▸ **PASSAGE CHOISI**:
▼

Jacob Banks, storyteller, ma mission est de tenir compagnie aux gens.
Ton tout premier EP est sorti en 2013, depuis tu en as sorti deux autres. Pourquoi avoir attendu cinq ans avant de sortir ton premier album ?
Je grandissais, et je grandis encore aujourd’hui. Je pense que c’est en grande partie parce que je n’étais pas assez courageux. Je n’aime pas écouter un album et me rendre compte que chaque chanson sonne pareil. Je voulais faire un album dans lequel je dévoile toutes mes facettes, je n’étais pas prêt, et je pense que je n’étais pas assez courageux jusqu’à aujourd’hui.
Tu as toujours été très ouvert d’un point de vue musical, qu’est-ce que tu as voulu expérimenter dans Village ?
J’ai exploré quelque chose encore jamais abordé jusque-là : le beat afro. Je l’avais déjà un peu fait dans le morceau “Yolo” de mon précédent EP. J’ai aussi essayé d’accentuer les influences hip-hop et R’n’B. À l’avenir, j’ai très envie d’essayer la funk.
Dans “Slow Up”, tu dis “Wear your Afro like your backbone” (“Porte ton afro comme ta colonne vertébrale” en français), qu’est-ce que ça signifie et est-ce important pour toi de ne pas oublier d’où tu viens ?

▲

▸ **DONNÉES BRUTES**:
▼

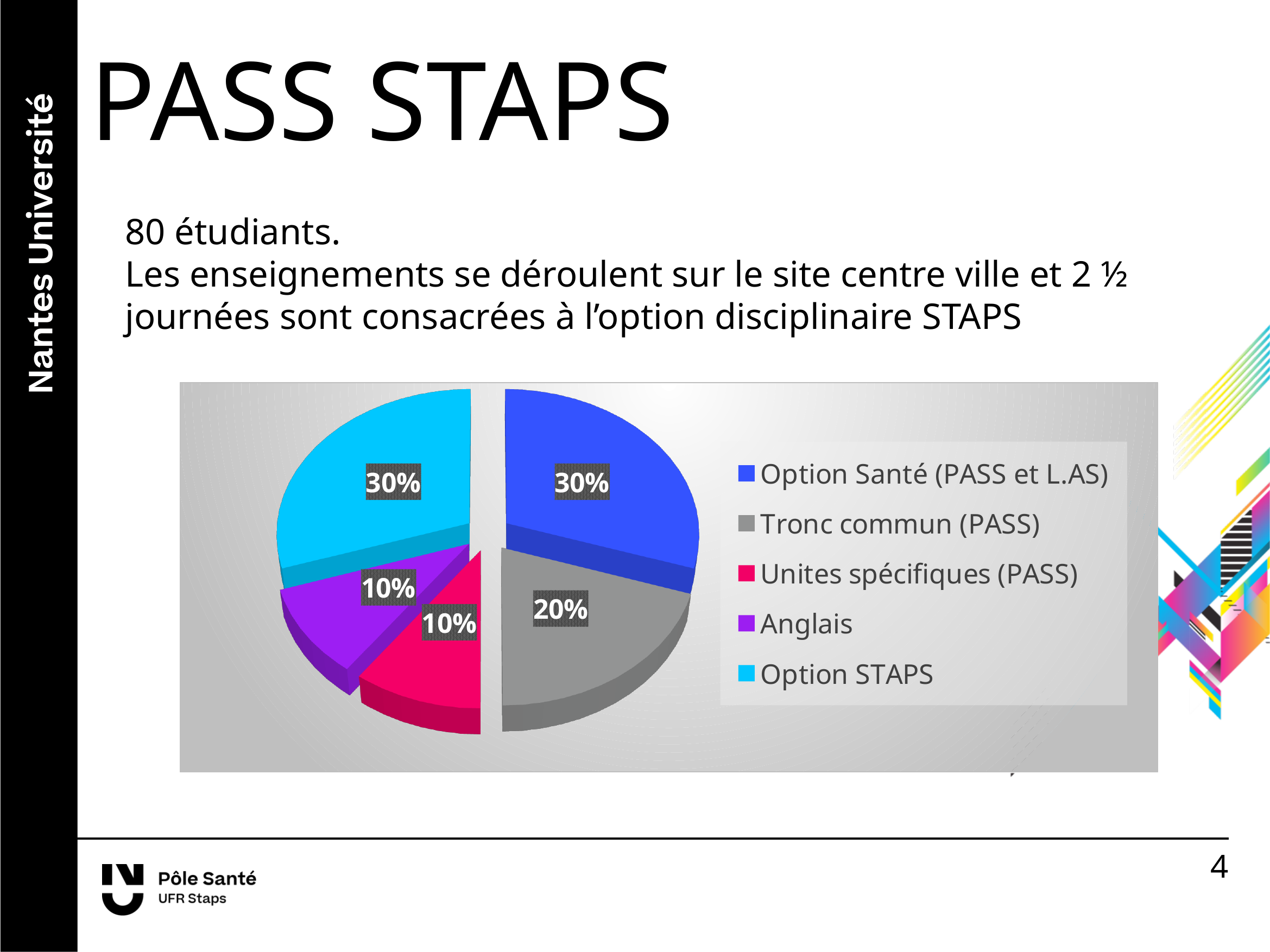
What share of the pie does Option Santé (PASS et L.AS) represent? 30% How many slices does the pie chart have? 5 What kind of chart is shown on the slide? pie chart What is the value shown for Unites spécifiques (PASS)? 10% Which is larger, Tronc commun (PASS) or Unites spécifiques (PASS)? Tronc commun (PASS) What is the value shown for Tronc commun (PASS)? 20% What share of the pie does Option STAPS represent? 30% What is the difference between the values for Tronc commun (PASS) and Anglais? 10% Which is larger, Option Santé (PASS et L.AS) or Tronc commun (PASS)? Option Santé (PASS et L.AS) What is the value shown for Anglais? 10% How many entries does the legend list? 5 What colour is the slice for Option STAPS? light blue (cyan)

▲

▸ **PROBLÈMES ET TÂCHES**:
1 - Dresse la liste de tous les styles musicaux cités dans l'entretien avec Jacob Banks.
2 - Prolonge l'entretien avec Jacob Banks à la suite de sa dernière phrase.

▸ **RÉPONSES**:
1 - le beat afro, le hip-hop, le R'n'B, la funk

2 -
Je l’utilise pour faire comprendre aux gens qu’il faut s’assumer pleinement et se foutre du regard des gens. Quand je dis “Porte ton afro comme ta colonne vertébrale”, ça fait référence aux personnes d’origines africaines, mais c’est le même principe pour tous ceux qui se sentent mis à l’écart. Quelle que soit la manière dont tu parles, dont tu t’habilles, la couleur de tes cheveux, qui tu choisis d’aimer, porte ce choix comme ta colonne vertébrale te porte.
Dans “Mexico”, tu essaies d’échapper à la routine londonienne en chantant sur une instru reggae, ce genre t’inspire ?
Oui, c’est quelque chose qu’on aime beaucoup au Royaume-Uni, le reggae, la dubstep, la drum’n’bass, la jungle… Ceux qui ont grandi au Royaume-Uni dans les années 1990-2000 ont grandement été influencés par le reggae. Londres et le reggae, l’Angleterre et le reggae, ça va ensemble, main dans la main.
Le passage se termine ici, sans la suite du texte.